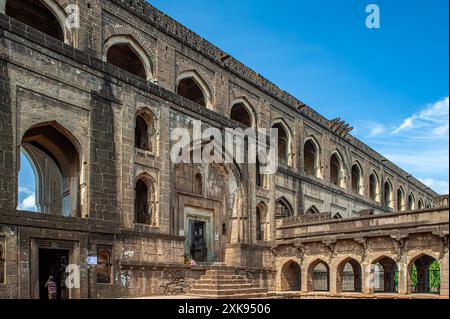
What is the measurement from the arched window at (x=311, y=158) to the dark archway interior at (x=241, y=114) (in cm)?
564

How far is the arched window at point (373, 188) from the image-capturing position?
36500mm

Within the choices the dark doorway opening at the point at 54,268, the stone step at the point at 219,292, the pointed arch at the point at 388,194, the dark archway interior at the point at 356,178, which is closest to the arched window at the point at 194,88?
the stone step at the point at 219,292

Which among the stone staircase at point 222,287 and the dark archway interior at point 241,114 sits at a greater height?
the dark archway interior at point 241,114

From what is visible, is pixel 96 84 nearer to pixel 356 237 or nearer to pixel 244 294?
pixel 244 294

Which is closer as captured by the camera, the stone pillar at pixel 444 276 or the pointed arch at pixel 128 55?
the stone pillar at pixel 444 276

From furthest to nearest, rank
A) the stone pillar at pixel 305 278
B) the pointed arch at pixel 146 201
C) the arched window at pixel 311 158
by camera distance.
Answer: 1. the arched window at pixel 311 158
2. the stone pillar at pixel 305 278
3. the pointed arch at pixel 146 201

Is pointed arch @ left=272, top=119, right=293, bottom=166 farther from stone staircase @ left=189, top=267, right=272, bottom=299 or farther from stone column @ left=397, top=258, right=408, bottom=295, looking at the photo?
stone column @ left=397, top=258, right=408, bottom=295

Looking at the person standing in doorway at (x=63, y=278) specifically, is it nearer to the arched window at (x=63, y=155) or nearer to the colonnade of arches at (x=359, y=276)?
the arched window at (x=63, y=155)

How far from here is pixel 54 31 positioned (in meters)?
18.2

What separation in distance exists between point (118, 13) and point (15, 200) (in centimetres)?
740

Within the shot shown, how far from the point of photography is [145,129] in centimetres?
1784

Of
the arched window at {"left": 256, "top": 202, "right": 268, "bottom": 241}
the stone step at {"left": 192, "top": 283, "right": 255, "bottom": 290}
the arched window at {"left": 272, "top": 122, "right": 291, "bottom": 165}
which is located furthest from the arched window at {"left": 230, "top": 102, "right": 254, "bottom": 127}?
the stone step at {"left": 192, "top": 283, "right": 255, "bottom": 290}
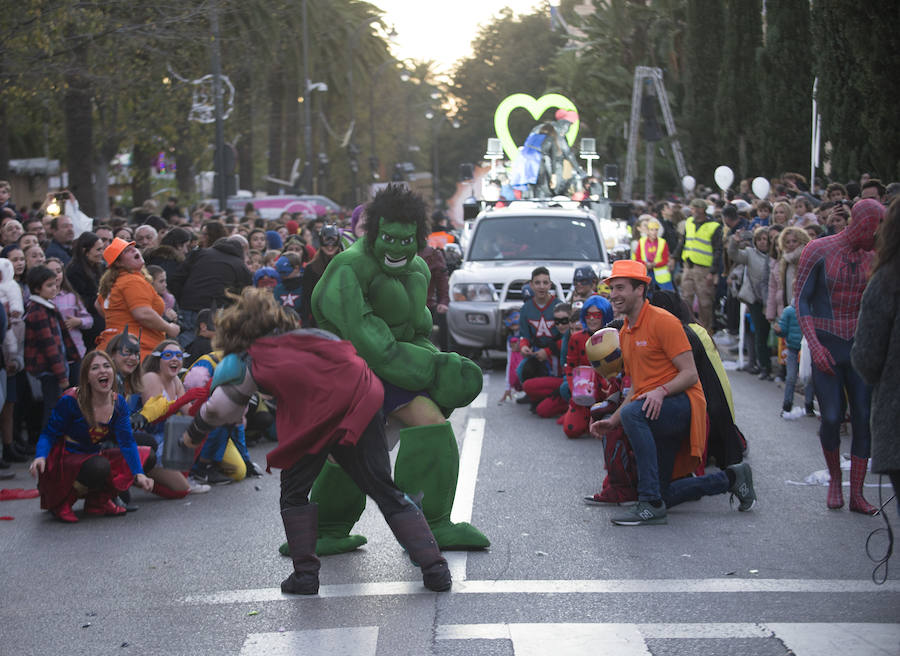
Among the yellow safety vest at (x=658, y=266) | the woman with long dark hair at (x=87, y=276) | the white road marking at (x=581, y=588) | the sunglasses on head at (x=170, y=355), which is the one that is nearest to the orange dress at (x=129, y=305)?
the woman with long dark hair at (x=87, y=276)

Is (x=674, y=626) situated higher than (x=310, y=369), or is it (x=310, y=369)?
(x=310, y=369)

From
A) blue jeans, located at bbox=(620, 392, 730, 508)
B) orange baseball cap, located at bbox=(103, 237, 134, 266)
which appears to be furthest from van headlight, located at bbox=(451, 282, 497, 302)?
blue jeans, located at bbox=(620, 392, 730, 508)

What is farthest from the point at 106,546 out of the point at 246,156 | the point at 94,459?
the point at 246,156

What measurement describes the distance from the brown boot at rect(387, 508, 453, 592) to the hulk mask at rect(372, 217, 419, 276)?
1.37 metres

━━━━━━━━━━

Work instructions: Change "separation" to "gap" in the lines starting with the one that contains "Is pointed arch" and going on through the end of the records, and reproduce only those lines with everything else unchanged. Leave the pictures out of your answer.

Correct result:
Is pointed arch @ left=272, top=119, right=293, bottom=166 farther from stone staircase @ left=189, top=267, right=272, bottom=299 or farther from stone column @ left=397, top=258, right=408, bottom=295, looking at the photo?
stone column @ left=397, top=258, right=408, bottom=295

Looking at the person standing in doorway at (x=63, y=278) specifically, is it nearer to the arched window at (x=63, y=155) or nearer to the colonnade of arches at (x=359, y=276)?
the arched window at (x=63, y=155)

How far from here is pixel 54 31 positioned (in meters)?
18.2

What gap in distance exists between point (118, 13) and point (15, 200) (in centimetres)?
740

Within the shot shown, how far from the point of photography is [145,129] in centimetres?
1784

Of
the arched window at {"left": 256, "top": 202, "right": 268, "bottom": 241}
the stone step at {"left": 192, "top": 283, "right": 255, "bottom": 290}
the arched window at {"left": 272, "top": 122, "right": 291, "bottom": 165}
which is located furthest from the arched window at {"left": 230, "top": 102, "right": 254, "bottom": 127}?
the stone step at {"left": 192, "top": 283, "right": 255, "bottom": 290}
Among the yellow safety vest at (x=658, y=266) | the woman with long dark hair at (x=87, y=276) | the white road marking at (x=581, y=588) | the sunglasses on head at (x=170, y=355), which is the one that is nearest to the orange dress at (x=129, y=305)?
the woman with long dark hair at (x=87, y=276)

Is (x=674, y=626) situated higher than (x=310, y=369), or is it (x=310, y=369)?
(x=310, y=369)

From
A) blue jeans, located at bbox=(620, 392, 730, 508)
B) orange baseball cap, located at bbox=(103, 237, 134, 266)
which appears to be furthest from van headlight, located at bbox=(451, 282, 497, 302)?
blue jeans, located at bbox=(620, 392, 730, 508)

What is farthest from the point at 106,546 out of the point at 246,156 | the point at 94,459?
the point at 246,156

What measurement describes the distance from the brown boot at rect(387, 508, 453, 592) to the hulk mask at rect(372, 217, 419, 276)?
1.37 metres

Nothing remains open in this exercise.